Já me disseram que milagre exige fé. Porém, a Bíblia apresenta vários exemplos onde milagres foram realizados sem fé: as dez pragas do Egito (os egípcios certamente não exerceram fé e Moisés simplesmente estava cumprindo ordens de Deus – até mesmo com certa relutância); Jesus acalmou a tempestade no Mar da Galileia não por causa da fé dos discípulos, pois estavam todos amedrontados. Então, fé não pode fazer parte da definição de milagre.
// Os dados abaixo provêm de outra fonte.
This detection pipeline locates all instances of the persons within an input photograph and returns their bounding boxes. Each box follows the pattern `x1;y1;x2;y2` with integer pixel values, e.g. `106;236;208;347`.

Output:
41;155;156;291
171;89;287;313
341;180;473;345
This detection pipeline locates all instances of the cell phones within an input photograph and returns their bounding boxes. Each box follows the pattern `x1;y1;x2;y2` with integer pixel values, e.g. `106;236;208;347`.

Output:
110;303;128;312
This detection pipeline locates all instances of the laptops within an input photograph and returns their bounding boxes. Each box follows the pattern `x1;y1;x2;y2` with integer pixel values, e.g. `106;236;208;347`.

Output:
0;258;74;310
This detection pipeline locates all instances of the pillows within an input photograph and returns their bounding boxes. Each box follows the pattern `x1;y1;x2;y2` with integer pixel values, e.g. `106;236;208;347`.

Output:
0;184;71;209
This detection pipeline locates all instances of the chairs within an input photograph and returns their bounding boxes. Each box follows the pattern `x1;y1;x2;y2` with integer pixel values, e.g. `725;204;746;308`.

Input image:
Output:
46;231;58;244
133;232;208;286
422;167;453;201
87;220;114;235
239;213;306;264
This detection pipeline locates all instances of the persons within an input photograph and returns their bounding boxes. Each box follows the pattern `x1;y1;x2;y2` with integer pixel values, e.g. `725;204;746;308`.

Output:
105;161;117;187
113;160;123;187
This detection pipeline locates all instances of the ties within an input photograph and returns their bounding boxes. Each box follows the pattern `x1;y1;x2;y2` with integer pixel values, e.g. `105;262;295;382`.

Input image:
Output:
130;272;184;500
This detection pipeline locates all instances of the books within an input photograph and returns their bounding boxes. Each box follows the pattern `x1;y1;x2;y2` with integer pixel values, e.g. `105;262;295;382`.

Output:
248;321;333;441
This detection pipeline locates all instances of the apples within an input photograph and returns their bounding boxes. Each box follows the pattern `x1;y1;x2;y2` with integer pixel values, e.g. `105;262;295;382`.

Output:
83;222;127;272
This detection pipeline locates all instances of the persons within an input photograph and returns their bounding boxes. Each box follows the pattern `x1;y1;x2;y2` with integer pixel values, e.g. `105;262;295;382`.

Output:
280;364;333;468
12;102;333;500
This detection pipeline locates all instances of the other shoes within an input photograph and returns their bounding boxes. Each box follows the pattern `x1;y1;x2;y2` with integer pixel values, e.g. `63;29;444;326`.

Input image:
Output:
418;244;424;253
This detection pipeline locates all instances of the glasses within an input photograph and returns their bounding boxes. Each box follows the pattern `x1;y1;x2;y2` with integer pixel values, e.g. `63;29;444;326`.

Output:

Mesmo se algumas pessoas foram curadas por causa da sua fé, não podemos generalizar e dizer que todo milagre requer fé.
Então, milagre talvez seja Deus mostrando seu poder. Mas será que todo milagre vem de Deus? Os encantadores e magos do Faraó do Egito também fizeram milagres, imitando a vara que transformou-se em serpente e as três primeiras pragas (Êxodo capítulos 7 e 8). Realizaram estes milagres “com as suas ciências ocultas” (Ex 7:11), isto é, com o poder de Satanás. Elimas, o mágico (que fazia milagres), foi chamado por Paulo de “filho do diabo” (At 13:10). Jesus avisou que existiriam muitos falsos profetas disfarçados de ovelhas que realizariam milagres no nome dele, mas que na verdade não são dele (Mt 7:15-20). Certamente o poder destes vem do diabo, o mentiroso e enganador. Sem dúvida, muitos dos milagres alardeados por aí vem destes falsos profetas. Milagre não é prova do poder de Deus! Nosso Inimigo também o realiza através dos seus agentes.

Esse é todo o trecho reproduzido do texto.